◆ Assigned task ◆
Quote the material below verbatim, beginning with its first line and ending with the line that contains "What is the value of NO MANTIENE CARGO for Callao?", with both of those lines included.

◆ Material provided ◆
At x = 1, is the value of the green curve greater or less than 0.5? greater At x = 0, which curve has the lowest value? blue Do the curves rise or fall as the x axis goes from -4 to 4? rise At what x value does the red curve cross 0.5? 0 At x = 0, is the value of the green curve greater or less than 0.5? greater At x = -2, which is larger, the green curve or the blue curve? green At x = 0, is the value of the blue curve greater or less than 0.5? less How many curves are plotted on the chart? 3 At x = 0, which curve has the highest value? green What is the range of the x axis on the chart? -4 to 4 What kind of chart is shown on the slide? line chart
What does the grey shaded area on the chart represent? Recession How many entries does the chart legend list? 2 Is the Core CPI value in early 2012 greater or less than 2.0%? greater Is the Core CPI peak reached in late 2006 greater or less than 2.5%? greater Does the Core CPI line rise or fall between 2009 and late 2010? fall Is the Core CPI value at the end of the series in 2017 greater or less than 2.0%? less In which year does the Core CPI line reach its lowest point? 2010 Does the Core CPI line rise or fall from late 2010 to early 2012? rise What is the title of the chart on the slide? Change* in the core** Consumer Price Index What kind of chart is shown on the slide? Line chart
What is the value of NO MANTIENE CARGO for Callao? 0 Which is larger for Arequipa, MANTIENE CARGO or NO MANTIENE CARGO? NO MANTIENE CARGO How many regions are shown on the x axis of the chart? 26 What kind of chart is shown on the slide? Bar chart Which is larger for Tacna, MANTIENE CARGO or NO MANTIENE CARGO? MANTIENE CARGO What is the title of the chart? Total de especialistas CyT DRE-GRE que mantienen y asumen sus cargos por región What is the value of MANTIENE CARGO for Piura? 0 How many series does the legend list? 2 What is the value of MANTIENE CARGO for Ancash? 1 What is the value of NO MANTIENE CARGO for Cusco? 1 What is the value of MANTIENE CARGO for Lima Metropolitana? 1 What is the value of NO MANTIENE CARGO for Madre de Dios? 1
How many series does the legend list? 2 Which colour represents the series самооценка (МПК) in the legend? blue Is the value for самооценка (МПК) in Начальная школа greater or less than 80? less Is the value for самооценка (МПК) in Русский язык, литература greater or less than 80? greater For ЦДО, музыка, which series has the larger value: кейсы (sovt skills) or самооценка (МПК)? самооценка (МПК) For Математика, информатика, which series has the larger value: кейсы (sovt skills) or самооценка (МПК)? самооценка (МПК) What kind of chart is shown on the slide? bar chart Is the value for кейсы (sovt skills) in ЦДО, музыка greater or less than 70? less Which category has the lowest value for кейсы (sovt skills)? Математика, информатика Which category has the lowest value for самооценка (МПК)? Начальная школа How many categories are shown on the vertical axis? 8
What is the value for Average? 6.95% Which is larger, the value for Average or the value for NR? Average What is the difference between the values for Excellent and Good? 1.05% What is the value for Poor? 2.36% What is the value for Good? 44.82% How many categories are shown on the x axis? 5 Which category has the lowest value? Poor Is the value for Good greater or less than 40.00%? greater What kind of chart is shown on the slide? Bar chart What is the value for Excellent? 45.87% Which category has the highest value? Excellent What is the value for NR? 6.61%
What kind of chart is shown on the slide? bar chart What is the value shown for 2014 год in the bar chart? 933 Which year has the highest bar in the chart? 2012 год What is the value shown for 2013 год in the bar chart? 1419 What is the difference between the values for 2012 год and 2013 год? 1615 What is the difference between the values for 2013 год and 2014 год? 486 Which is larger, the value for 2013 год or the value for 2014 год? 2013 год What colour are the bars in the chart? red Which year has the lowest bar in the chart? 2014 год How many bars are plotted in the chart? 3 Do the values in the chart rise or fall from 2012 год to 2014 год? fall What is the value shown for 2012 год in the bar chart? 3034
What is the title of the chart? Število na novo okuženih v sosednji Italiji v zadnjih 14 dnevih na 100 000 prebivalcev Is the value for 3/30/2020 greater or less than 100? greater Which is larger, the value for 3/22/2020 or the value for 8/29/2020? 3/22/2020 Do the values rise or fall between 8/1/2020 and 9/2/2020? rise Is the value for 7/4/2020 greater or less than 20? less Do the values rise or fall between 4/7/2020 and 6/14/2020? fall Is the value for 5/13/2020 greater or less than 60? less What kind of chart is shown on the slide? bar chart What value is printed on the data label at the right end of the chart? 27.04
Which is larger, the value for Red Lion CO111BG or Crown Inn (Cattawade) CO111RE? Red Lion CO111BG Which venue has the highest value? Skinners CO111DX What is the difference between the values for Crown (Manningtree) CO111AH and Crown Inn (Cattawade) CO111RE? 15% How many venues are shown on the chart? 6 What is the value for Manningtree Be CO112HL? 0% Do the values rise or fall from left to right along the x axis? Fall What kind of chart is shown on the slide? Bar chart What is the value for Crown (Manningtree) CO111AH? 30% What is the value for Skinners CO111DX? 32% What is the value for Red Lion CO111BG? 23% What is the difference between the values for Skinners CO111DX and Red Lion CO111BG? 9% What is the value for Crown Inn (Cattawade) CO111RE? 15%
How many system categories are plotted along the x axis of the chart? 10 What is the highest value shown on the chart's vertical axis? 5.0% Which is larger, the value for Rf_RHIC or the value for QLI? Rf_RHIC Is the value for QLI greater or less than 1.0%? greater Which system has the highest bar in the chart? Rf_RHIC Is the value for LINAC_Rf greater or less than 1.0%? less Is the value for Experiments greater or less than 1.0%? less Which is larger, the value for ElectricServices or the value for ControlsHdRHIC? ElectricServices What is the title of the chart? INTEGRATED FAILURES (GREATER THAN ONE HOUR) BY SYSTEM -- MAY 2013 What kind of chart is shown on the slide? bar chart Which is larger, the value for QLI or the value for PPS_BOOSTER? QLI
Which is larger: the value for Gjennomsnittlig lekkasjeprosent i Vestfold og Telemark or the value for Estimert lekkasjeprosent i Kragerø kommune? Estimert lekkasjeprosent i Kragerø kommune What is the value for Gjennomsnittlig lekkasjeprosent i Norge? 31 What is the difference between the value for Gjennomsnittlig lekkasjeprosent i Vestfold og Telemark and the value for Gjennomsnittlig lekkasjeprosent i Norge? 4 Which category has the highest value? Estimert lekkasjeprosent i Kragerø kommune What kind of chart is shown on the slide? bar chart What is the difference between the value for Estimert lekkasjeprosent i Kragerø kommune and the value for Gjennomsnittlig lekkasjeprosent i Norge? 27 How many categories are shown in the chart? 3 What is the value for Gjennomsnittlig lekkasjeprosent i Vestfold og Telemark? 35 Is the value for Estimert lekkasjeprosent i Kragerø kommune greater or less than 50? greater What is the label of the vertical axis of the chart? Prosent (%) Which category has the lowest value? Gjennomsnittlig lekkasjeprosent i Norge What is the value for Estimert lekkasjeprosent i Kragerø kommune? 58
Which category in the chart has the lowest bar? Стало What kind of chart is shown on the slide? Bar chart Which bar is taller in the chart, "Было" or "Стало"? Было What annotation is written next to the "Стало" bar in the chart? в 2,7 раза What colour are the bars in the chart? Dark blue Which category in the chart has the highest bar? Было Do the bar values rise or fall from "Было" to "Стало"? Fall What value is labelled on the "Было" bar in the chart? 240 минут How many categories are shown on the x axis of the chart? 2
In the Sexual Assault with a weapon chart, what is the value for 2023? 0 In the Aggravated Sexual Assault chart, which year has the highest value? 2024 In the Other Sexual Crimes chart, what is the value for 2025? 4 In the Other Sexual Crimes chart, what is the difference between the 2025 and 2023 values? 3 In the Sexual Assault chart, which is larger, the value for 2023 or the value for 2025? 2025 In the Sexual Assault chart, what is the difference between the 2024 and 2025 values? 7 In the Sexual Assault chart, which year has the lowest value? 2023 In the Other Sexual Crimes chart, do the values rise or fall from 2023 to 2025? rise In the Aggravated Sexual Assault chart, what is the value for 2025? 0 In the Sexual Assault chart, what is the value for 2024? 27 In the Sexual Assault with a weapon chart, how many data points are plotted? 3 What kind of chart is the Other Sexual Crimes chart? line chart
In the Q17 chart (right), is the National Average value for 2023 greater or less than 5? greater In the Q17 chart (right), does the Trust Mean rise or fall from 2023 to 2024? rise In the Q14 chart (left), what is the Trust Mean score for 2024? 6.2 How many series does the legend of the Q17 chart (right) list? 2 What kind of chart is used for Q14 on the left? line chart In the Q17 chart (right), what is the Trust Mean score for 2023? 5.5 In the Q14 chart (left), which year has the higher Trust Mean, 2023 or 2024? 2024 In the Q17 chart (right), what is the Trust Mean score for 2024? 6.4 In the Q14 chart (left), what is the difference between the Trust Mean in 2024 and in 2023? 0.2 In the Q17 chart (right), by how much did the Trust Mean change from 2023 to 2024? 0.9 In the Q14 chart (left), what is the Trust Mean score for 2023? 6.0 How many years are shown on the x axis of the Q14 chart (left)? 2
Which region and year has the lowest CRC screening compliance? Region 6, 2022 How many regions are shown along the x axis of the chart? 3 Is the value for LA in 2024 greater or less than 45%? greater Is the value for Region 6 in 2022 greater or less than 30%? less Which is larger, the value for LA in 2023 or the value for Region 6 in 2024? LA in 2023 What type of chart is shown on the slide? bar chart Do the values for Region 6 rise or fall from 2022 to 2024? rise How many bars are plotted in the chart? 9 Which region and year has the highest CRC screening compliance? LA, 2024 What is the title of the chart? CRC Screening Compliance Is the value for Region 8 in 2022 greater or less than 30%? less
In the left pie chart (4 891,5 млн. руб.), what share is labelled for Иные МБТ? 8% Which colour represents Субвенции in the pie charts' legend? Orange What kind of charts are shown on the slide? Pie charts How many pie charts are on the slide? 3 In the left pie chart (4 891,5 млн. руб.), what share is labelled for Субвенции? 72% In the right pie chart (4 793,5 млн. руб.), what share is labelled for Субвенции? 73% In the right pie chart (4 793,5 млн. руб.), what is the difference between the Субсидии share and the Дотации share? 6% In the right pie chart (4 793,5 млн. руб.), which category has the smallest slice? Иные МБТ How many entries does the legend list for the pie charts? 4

◆ Response for this exercise ◆
At x = 1, is the value of the green curve greater or less than 0.5? greater At x = 0, which curve has the lowest value? blue Do the curves rise or fall as the x axis goes from -4 to 4? rise At what x value does the red curve cross 0.5? 0 At x = 0, is the value of the green curve greater or less than 0.5? greater At x = -2, which is larger, the green curve or the blue curve? green At x = 0, is the value of the blue curve greater or less than 0.5? less How many curves are plotted on the chart? 3 At x = 0, which curve has the highest value? green What is the range of the x axis on the chart? -4 to 4 What kind of chart is shown on the slide? line chart
What does the grey shaded area on the chart represent? Recession How many entries does the chart legend list? 2 Is the Core CPI value in early 2012 greater or less than 2.0%? greater Is the Core CPI peak reached in late 2006 greater or less than 2.5%? greater Does the Core CPI line rise or fall between 2009 and late 2010? fall Is the Core CPI value at the end of the series in 2017 greater or less than 2.0%? less In which year does the Core CPI line reach its lowest point? 2010 Does the Core CPI line rise or fall from late 2010 to early 2012? rise What is the title of the chart on the slide? Change* in the core** Consumer Price Index What kind of chart is shown on the slide? Line chart
What is the value of NO MANTIENE CARGO for Callao? 0 Which is larger for Arequipa, MANTIENE CARGO or NO MANTIENE CARGO? NO MANTIENE CARGO How many regions are shown on the x axis of the chart? 26 What kind of chart is shown on the slide? Bar chart Which is larger for Tacna, MANTIENE CARGO or NO MANTIENE CARGO? MANTIENE CARGO What is the title of the chart? Total de especialistas CyT DRE-GRE que mantienen y asumen sus cargos por región What is the value of MANTIENE CARGO for Piura? 0 How many series does the legend list? 2 What is the value of MANTIENE CARGO for Ancash? 1 What is the value of NO MANTIENE CARGO for Cusco? 1 What is the value of MANTIENE CARGO for Lima Metropolitana? 1 What is the value of NO MANTIENE CARGO for Madre de Dios? 1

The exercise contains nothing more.